§ **SET PROBLEM 1**: In the recollection about the C-119G conversion, how many days did the crew spend at the prop lab at Tachikawa?
§ **SET PROBLEM 2**: Pick up the recollection about the C-119G propeller trouble right after its final sentence and carry it forward.

§ **DOCUMENT PASSAGE**:
From that batch I concluded (right or wrong..) the airframe c/n (or msn) should be 10532.
This aircraft was a conversion to the 3350/aeroprop combination and was not the first to run into the reversing problem. We spent the next 30 days at the prop lab at Tachikawa (thankfully they had one!) and discovered that the prop regulator conversions had been shipped to Japan without 'pickling' and with original fluids inside and the condition of the fluids was never checked after the conversion. They had lost their viscosity and damaged the pitch controls and had to be replaced.
I remember all C-119G conversions were put AOCP until new regulators were shipped to replace the bad ones. The four of us were stuck in transient crew quarters and the only money we had was a daily allowance supplied by our pilot, enough for cigarettes and burgers. We had to send for spare underwear and socks not knowing when we would be able to return to Ashiya; it was a month later!

§ **DATA LINES**:
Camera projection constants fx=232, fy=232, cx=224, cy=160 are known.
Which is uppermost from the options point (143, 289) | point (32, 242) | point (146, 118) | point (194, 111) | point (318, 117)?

§ **EXERCISE OUTPUT 1**: 30 days.

§ **EXERCISE OUTPUT 2**:
A side note: This occurred in March of 1955, just after all aircrews had been given a lecture by our Operations Officer about the Ashiya C-119 that had gone down in the Sea of Japan earlier that month with the loss of 3 of its 7 crewmen. It seems the 'after-event' report told the story: All 5 cockpit crew left the aircraft via the escape chute located just forward of the jump seat and with the yellow "T" handle, the first time this chute had been successfully used to our knowledge. All 5 had chutes open properly but one man drowned before the 5 were a picked up by local Japanese fishing boats. The other two deaths were the two spare crewmen who had sacked out laying on their parachutes in the cargo compartment when the event occurred. The aircraft went into a violent spin as one prop regulator had reversed in flight and the two crewmen were unable to don their parachutes due to centrifugal force and leave the aircraft before it spun into the sea...
We also had a report that another identically-equipped C-119 had gone into a Korean mountain, killing all aboard and assumed for the same reason.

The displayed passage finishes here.